Finance chiefs are anticipating more pain from foreign exchange rates after the U.S. dollar strengthened again this summer and fall, following a historic tear last year.
The U.S. dollar index, which tracks the currency against a basket of others, surged during the third quarter on higher Treasury yields, then skipped to its highest point of the year in October, when it stood 7% above a mid-July trough. Since then, the index has tumbled 4% from last month’s pinnacle and is on track for its lowest close in months, as Treasury yields soften and investors gain confidence that the Federal Reserve will be cutting interest rates in the foreseeable future.
The dollar’s latest advance caught some U.S. companies by surprise. Mattress maker Tempur Sealy International had expected foreign exchange to provide a benefit in the third quarter of 5 cents a share, as the dollar weakened from last year’s highs. Instead, that projected gain was wiped out by the dollar’s climb.
“We had an expectation of what [foreign] currency was going to do,” said Bhaskar Rao, chief financial officer at Lexington, Ky.-based Tempur Sealy. “That has dramatically turned.”
The mattress maker now sees foreign exchange as a headwind for its full-year 2023 results—a reversal of previous guidance. Unfavorable currency effects are now projected to reduce earnings per share by 4 cents during the fourth quarter compared with previous expectations.
Tempur Sealy, which is also facing weakening consumer demand, this month lowered its 2023 earnings forecast to between $2.30 and $2.50 a share, down from a previous outlook of $2.50 to $2.70. Net sales in the third quarter fell 0.5%, to $1.3 billion, while profit declined 15%, to $113.3 million.
Crosscurrents in the dollar have forced U.S. companies with operations abroad to recast their expectations, corporate advisers said.
“We thought we were out of the woods, but in reality we were in a different part of the woods,” said Andy Gage, senior vice president of FX solutions at Kyriba, a treasury management software provider. Gage described the U.S. dollar as meandering between peaks and valleys in recent years, its recent rise attributable to central bankers tackling pandemic-fueled inflation with higher interest rates, as well as flight-to-quality dollar purchases on the conflicts in Ukraine and the Gaza Strip.
Many companies are reviewing their hedging policies, looking for ways to minimize the impact of currency moves, advisers said. Some executives rely on hedging programs, using forward contracts and derivatives to reduce their companies’ currency risk and gain more visibility into future revenue from abroad.
While most companies haven’t yet made any significant changes to their hedging strategies, it’s a topic receiving closer attention in the C-suite, said Amol Dhargalkar, managing partner and global head of corporates at Chatham Financial, a risk advisory firm. “It’s an emerging area that CFOs and others are looking at,” he added.
Tapestry, which owns fashion brands Coach, Stuart Weitzman and Kate Spade, this month reduced its revenue guidance for fiscal 2024 by approximately $175 million, $100 million of that erased by foreign exchange pressure and the remainder by weaker consumer demand in North America and Asia.

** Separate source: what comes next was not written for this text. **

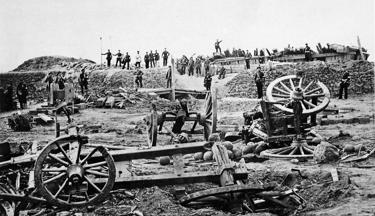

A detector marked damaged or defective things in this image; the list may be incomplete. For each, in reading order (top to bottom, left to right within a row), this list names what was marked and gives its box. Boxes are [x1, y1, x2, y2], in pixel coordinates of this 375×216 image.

The company now expects to generate about $6.7 billion in revenue for the fiscal year ending in July, down from a previous forecast of $6.9 billion.
The company modified its guidance primarily due to the strength of the dollar against the Japanese yen and the Chinese yuan, also called the renminbi. This month, the dollar hit a one-year high against the yen due to an interest-rate gap between the two countries. The renminbi, meanwhile, has weakened on the country’s sluggish economic recovery from the pandemic.
New York-based Tapestry mitigates currency risk by taking exchange rates into account when it sets prices and makes decisions regarding merchandising, according to Scott Roe, the company’s finance chief. Tapestry locks in prices on certain input costs, and sets prices accordingly, Roe said.
Rather than reacting to particular currency gyrations, the company prefers to keep its approach to hedging in place, and update investors when exchange rates affect quarterly results and forecasts, said Roe, who is also the company’s chief operating officer.
“I always tell my treasurer, ‘Don’t let me get emotional here,’” he said. Addressing himself, he added: “You keep your hands off the dials. And that’s why you put these strategies in place.”
Zoetis, which makes animal pharmaceutical products, this month lowered its 2023 revenue guidance to between $8.48 billion and $8.55 billion, from a range of $8.5 billion to $8.65 billion, due to the impact of foreign exchange.
Zoetis, which sells its products in around 100 countries, estimates the impact of foreign exchange on future results based on a spot rate at the time of reporting, according to CFO Wetteny Joseph. The company doesn’t predict currency movements, he said.
Like many companies, however, Zoetis does provide investors with “constant-currency” metrics, which strip out the effects of foreign exchange. During the third quarter, for instance, revenue increased 7%, to $2.2 billion. Excluding currency effects, revenue was up 8% over the same period.
“We won’t necessarily burn too many calories on what the FX movements are, and a lot more of our focus is on the pieces that we control within our business,” Joseph said.